Paylaş
Karaalioğlu, defalarca “Biz yeni Türkiye’nin yeni medyasıyız” dedi, bunun büyük bir demokratik adım olduğunu savundu.
Şimdi ise ortalığa yayılan yasal/yasadışı ses kayıtları ne yazık ki Karaalioğlu’nun kulaklarını sık sık, tam tersi yönde çınlatıyor.
KAYNAKLARI HALKIN VERGİSİ
Yıllardır yasadışı dinlemelerin ne kadar can yaktığını yazıp durduk ama iktidar ve medyası bu uyarılara hep kulak tıkadı.
O iktidar, bugün ise çok dertli(!), o dinlemeleri bir ‘paralel yapıya’ yıkıp duruyor, ancak hiç ikna edici olamıyor.
Çünkü, 11 yıldır bu ülkede, uçan kuşa dahi Başbakan Erdoğan’ın bilgisi ve görüşü alındıktan sonra yol verildiğini bilmeyen kalmadı.
Medyası ise dün çarşaf çarşaf yasadışı dinleme kayıtları yayınlarken bugün, herkesin dinlendiğini kanıtlamaya çalışıyor, ancak suçu ‘paralel yapıya’ yığarken, ülkeyi yöneten iktidarı özenle ‘sorumsuz’ kılıyor.
Her gün bize gazetecilik dersi vermeye kalkışan bu beyler/hanımlar, böyle davrandıkça yeniden, ‘Gazetecilikle uzaktan yakından ilgili değiliz’i kanıtlamış oluyorlar.
Tamam, kafalarına göre bir gazetecilik yaratsınlar ama azıcık İNSAF YAHU!
Öğrendiklerim çerçevesinde bunun nedenlerini sıralayayım.
Tek gazetelerinin dahi bayi satışı 100 bine ulaşamadığı için reklam alamayan bu insanlar, suçu kendilerinde görmektense, Başbakan’a ulaşıp, “Bize reklam vermiyorlar” diye firmaları şikâyet ediyor.
Başbakan da meydanlarda ve kamu kurumları nezdinde ‘gereğini’ yapıyor.
Yetmiyor, iddialara göre, (örneğin Karaalioğlu) bir kamu bankasının genel müdürüne telefon edip, “Maaş ödeyemiyorum, 2 milyon yolla” diyor, dağıttıkları kitaplar için de o banka 1.3 milyon TL sponsor oluyor.
GÖBEK BAĞI KALIN OLUNCA
İktidarı destekleyen başka bir medya grubu da boş durmuyor.
Onun da patronu bir bakanı arıyor, “Müteahhitlerle çok iş yapıyorsunuz, söyleyin onlara bize reklam versinler. Biz onlar kadar (diğer meyda grubu) açgözlü değiliz” diyor.
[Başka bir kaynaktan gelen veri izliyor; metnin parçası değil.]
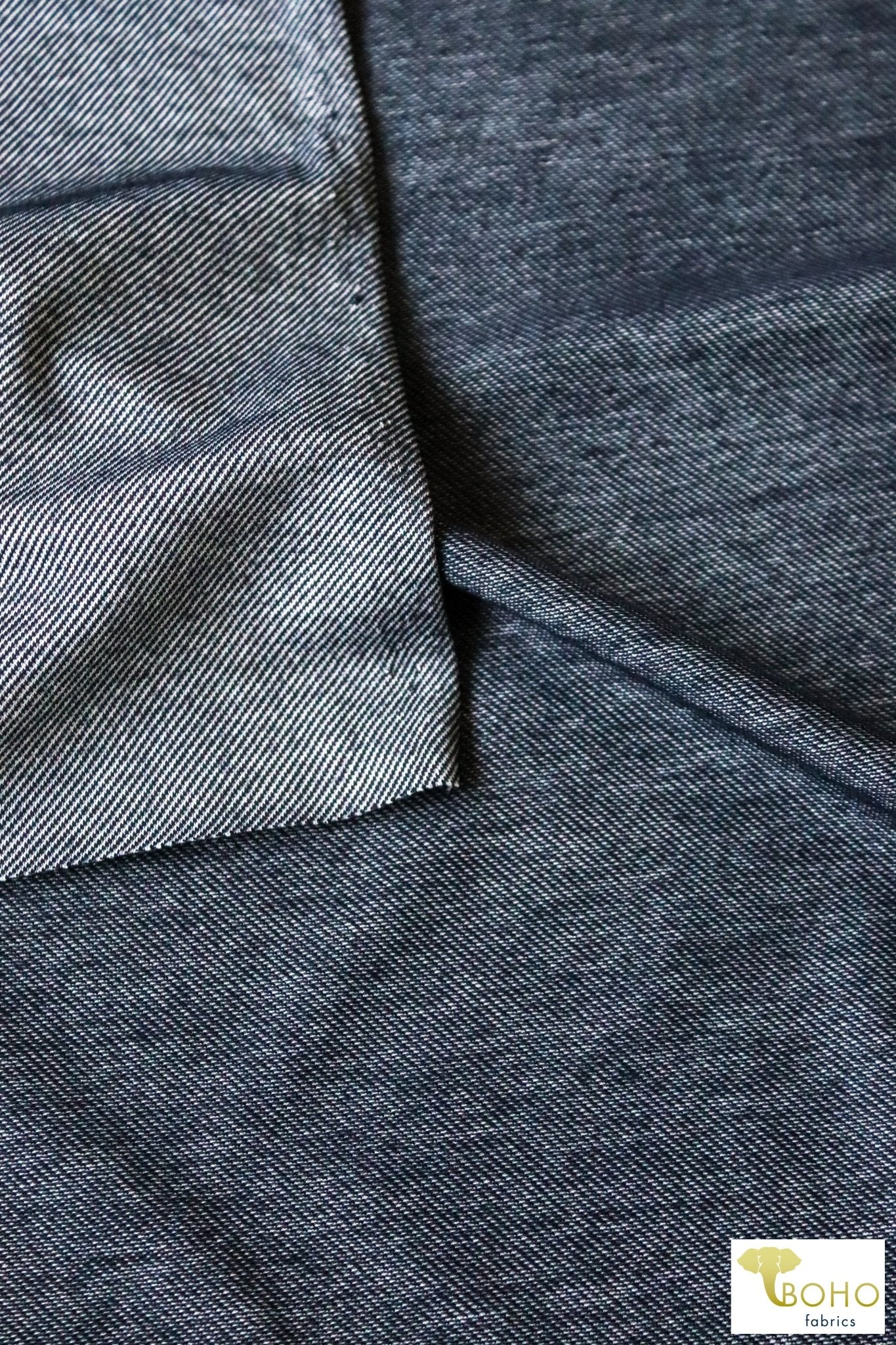 Indigo & White, Athletic Stretch Denim. ATH-134-BLU - Boho Fabrics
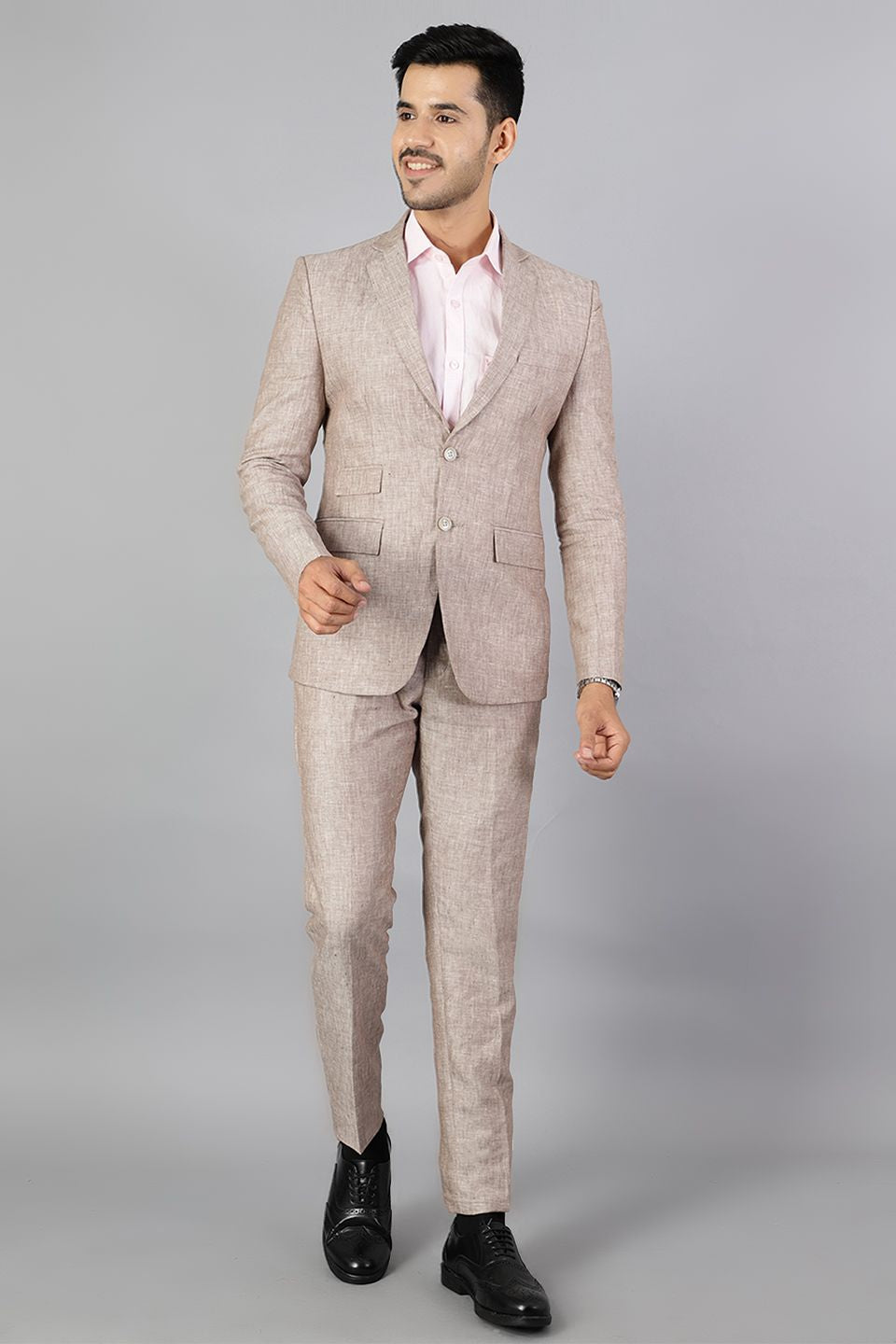 Men Linen Brown 2 Piece Suit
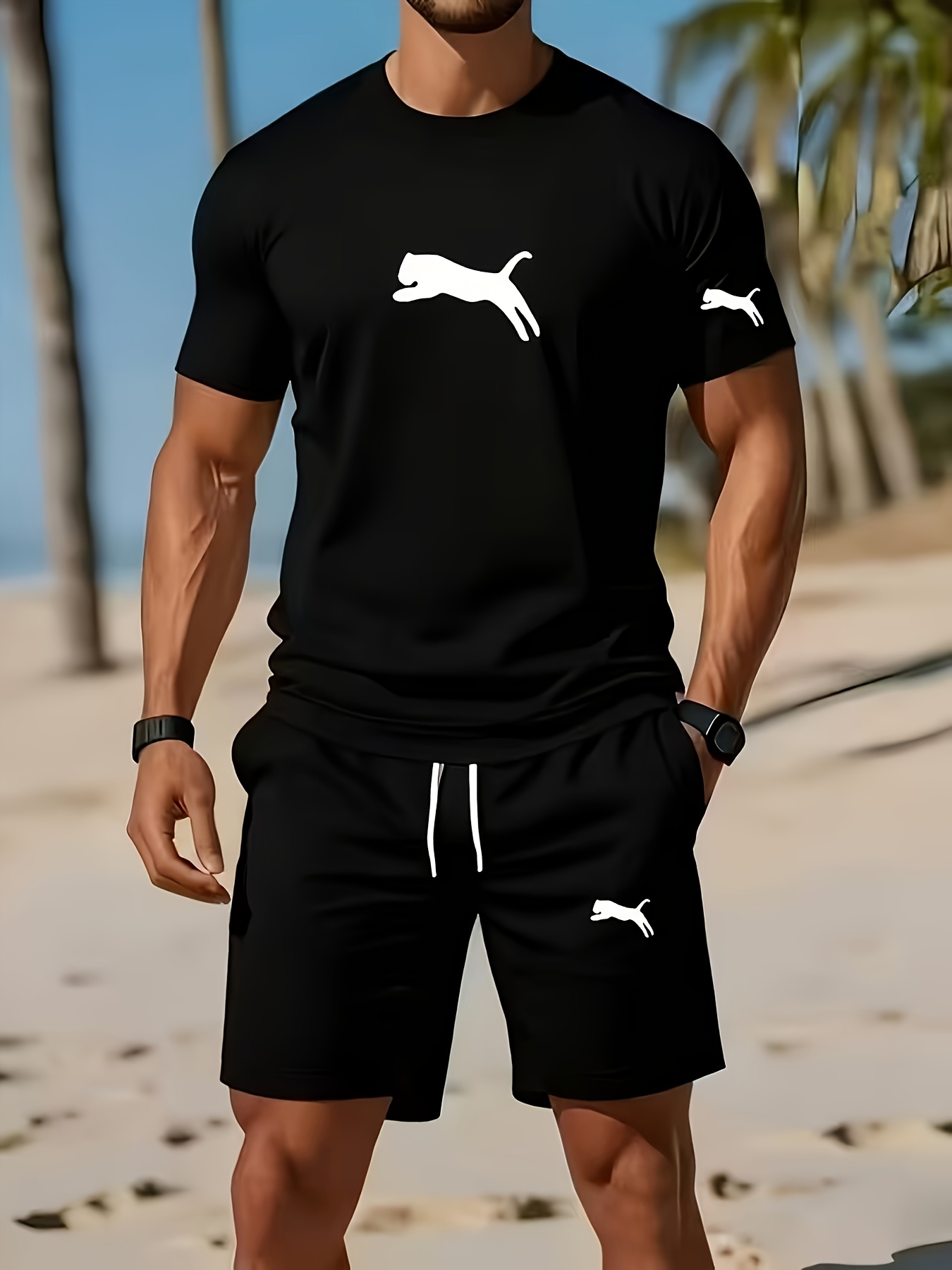 Conjunto de camiseta de manga corta con estampado para hombre y pantalones cortos | Cuello redondo, tejido ligeramente elástico, corte regular, estilo casual, para todas las estaciones, con bolsillos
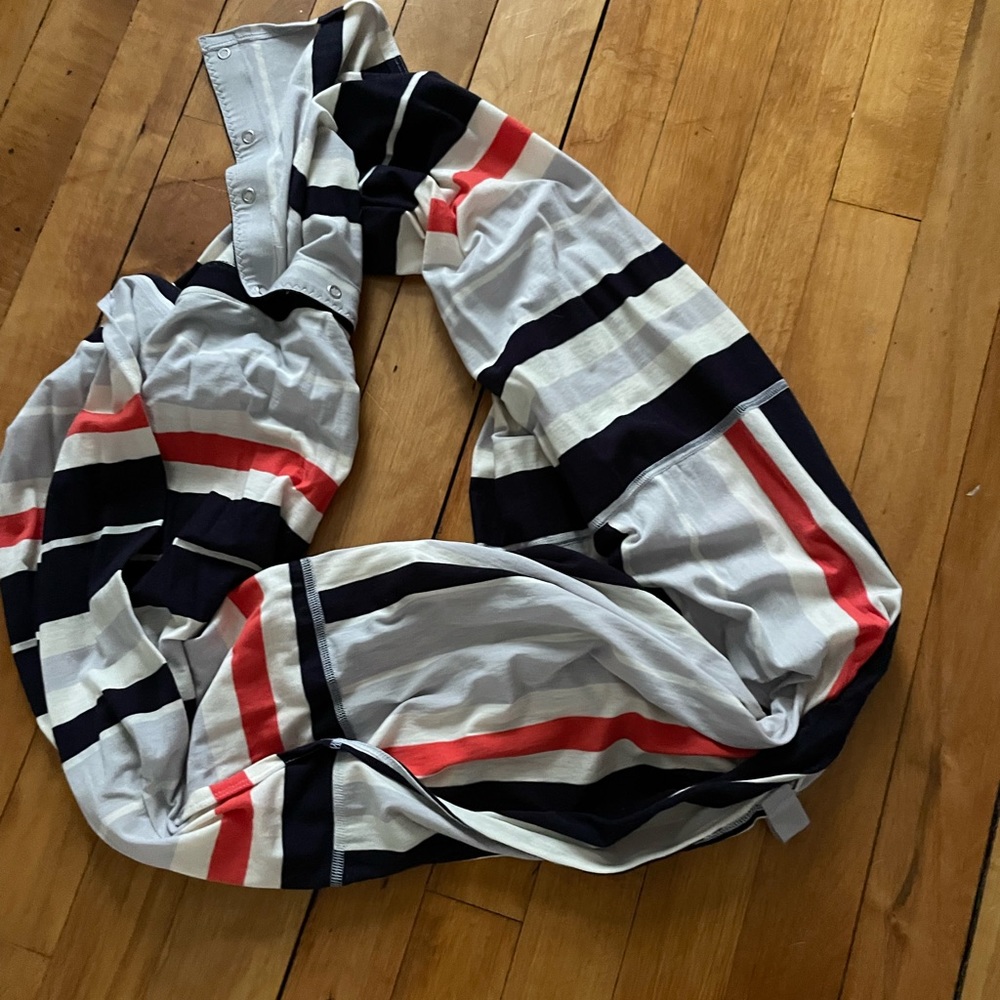 Navy, grey, orange rulu scarf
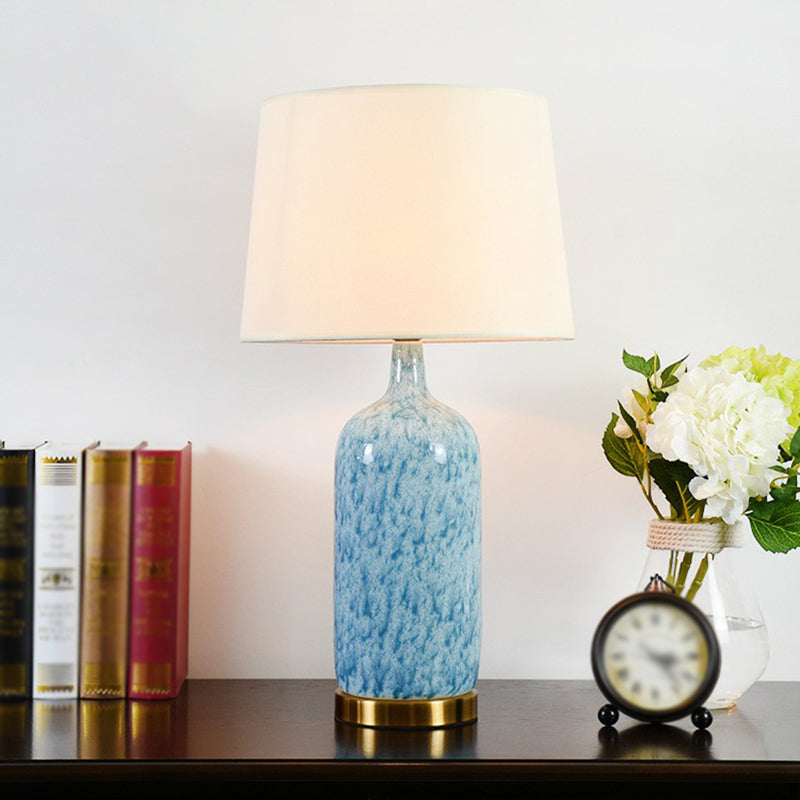 Tapered Nightstand Lamp Simplicity Fabric 1 Head Blue Table Light with Jug Shaped Ceramic Base Clearhalo 'Lamps' 'Table Lamps' Lighting' 2423839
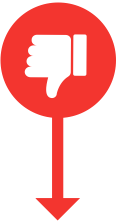 Thumb down with arrow icon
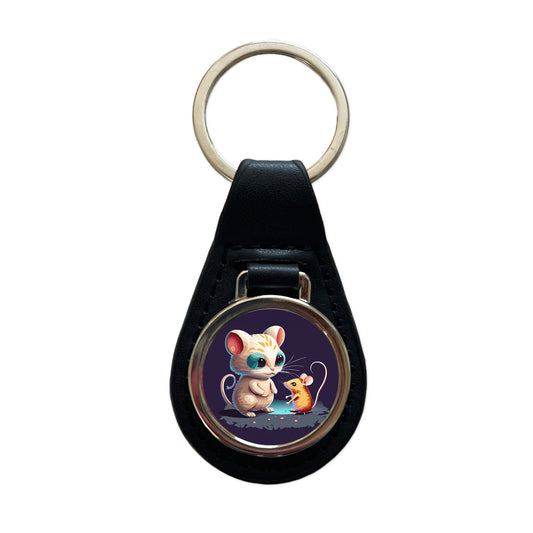 Cat and Mouse Playing Black Leather Metal Keychain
Bakan da anında talimatını bürokratlara ulaştırıyor, hem de ‘Sponsorluk ve reklam için elinizi sıkı tutmayın’ uyarısıyla.
Diğer patron bunu öğrenince yeniden ulaşıyor bakana ve talimat çıkıyor:
“Bunlara biraz daha fazla destek verelim.”
Bakan sonunda yorulmuş olmalı ki çareyi yayın yönetmenlerinin isimlerini bürokratlara tek tek verip “Bunlara her yardımı yapın” demekte buluyor.
Nasılsa giden para cebinden çıkmıyor, halkın vergisi.
Doğal olarak bu yapı, o medyanın iktidarla göbek bağını kalınlaştırdı.
Başbakan da telefon açıp, hoşuna gitmeyen şeyler yazan başörtülü bir yazarın (Hidayet Şefkatli Tuksal) kovulmasını isteyebildi.
Fırçaladığı yayın yönetmeni de medya özgürlüğünü savunacağına, sıkılmadan defalarca “Tamam efendim, tamam efendim; gereği yapılacak” deyip durdu.
Ne acı, “Başörtülü bacımızı işsiz bıraktılar”, hem de elbirliği içinde.
Eyy başörtülü sevgili yazar bacılarımız, siz ne düşünüyorsunuz bu hususta?
Çünkü medya özgür değilse, ne demokrasi vardır, ne güvenceniz.